— start The records —

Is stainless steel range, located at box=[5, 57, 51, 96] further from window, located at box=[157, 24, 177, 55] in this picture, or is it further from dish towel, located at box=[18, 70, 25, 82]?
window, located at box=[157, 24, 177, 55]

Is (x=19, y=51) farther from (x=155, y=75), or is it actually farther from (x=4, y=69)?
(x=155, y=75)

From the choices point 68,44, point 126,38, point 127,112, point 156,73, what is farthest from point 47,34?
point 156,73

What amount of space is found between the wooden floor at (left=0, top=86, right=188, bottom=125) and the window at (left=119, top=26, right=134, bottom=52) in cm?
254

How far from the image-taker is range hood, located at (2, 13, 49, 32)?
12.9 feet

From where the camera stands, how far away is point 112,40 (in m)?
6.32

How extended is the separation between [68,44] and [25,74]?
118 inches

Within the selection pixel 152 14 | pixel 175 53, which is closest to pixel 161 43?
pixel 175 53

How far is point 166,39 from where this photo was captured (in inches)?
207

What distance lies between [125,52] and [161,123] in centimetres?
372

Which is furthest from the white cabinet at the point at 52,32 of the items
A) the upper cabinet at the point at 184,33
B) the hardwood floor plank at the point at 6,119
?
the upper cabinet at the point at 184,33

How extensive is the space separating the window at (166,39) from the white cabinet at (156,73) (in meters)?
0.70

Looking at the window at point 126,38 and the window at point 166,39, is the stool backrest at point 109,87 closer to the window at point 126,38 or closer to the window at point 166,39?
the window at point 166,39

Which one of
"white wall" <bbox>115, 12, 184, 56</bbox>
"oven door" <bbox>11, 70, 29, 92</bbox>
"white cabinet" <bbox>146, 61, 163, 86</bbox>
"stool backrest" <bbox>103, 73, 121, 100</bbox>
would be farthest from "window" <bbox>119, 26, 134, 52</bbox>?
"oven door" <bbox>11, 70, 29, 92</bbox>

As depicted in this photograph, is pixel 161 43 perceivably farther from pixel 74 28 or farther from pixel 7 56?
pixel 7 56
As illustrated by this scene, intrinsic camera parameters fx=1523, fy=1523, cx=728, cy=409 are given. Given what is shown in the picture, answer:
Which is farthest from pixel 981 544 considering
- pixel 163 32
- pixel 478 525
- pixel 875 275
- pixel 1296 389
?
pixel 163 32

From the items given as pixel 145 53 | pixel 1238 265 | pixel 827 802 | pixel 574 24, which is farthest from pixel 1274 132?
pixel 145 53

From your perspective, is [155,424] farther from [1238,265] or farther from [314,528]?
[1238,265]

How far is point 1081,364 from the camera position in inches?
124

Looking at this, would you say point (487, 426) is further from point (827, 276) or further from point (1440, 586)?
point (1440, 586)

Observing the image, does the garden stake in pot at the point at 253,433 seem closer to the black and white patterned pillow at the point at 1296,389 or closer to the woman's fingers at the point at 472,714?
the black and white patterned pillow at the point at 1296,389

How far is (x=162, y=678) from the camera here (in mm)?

— end The records —

→ Aim of the task: Copy the entire listing above word for word, keeping every line, number and mark of punctuation unchanged.

→ Exercise response:
Is stainless steel range, located at box=[5, 57, 51, 96] further from window, located at box=[157, 24, 177, 55] in this picture, or is it further from dish towel, located at box=[18, 70, 25, 82]?
window, located at box=[157, 24, 177, 55]

Is (x=19, y=51) farther from (x=155, y=75), or is it actually farther from (x=4, y=69)?
(x=155, y=75)

From the choices point 68,44, point 126,38, point 127,112, point 156,73, what is farthest from point 47,34?
point 156,73

What amount of space is found between the wooden floor at (left=0, top=86, right=188, bottom=125) and the window at (left=119, top=26, right=134, bottom=52) in cm?
254

How far from the image-taker is range hood, located at (2, 13, 49, 32)?
12.9 feet

From where the camera stands, how far away is point 112,40 (in m)?
6.32

How extended is the separation between [68,44] and [25,74]?
118 inches

Within the selection pixel 152 14 | pixel 175 53, which is closest to pixel 161 43?
pixel 175 53

How far is point 166,39 from where this photo was captured (in inches)?
207

What distance lies between [125,52] and [161,123] in centimetres?
372

Which is furthest from the white cabinet at the point at 52,32 of the items
A) the upper cabinet at the point at 184,33
B) the hardwood floor plank at the point at 6,119
?
the upper cabinet at the point at 184,33

How extensive is the space separating the window at (166,39) from the white cabinet at (156,73) (in meters)?
0.70

Looking at the window at point 126,38 and the window at point 166,39, is the stool backrest at point 109,87 closer to the window at point 126,38 or closer to the window at point 166,39?
the window at point 166,39

Which one of
"white wall" <bbox>115, 12, 184, 56</bbox>
"oven door" <bbox>11, 70, 29, 92</bbox>
"white cabinet" <bbox>146, 61, 163, 86</bbox>
"stool backrest" <bbox>103, 73, 121, 100</bbox>
would be farthest from "window" <bbox>119, 26, 134, 52</bbox>?
"oven door" <bbox>11, 70, 29, 92</bbox>

As depicted in this photograph, is pixel 161 43 perceivably farther from pixel 74 28 or farther from pixel 7 56?
pixel 7 56
As illustrated by this scene, intrinsic camera parameters fx=1523, fy=1523, cx=728, cy=409 are given. Given what is shown in the picture, answer:
Which is farthest from pixel 981 544 considering
- pixel 163 32
- pixel 478 525
- pixel 875 275
- pixel 1296 389
?
pixel 163 32

From the items given as pixel 145 53 | pixel 1238 265 | pixel 827 802 | pixel 574 24, which is farthest from pixel 1274 132?
pixel 145 53

From your perspective, is [155,424] farther from [1238,265] or farther from [314,528]?
[1238,265]

How far is point 1081,364 from the camera position in inches?
124

Looking at this, would you say point (487, 426) is further from point (827, 276) or further from point (1440, 586)?
point (1440, 586)

Observing the image, does the garden stake in pot at the point at 253,433 seem closer to the black and white patterned pillow at the point at 1296,389 or closer to the woman's fingers at the point at 472,714?
the black and white patterned pillow at the point at 1296,389

How far is (x=162, y=678) from the camera here (in mm)?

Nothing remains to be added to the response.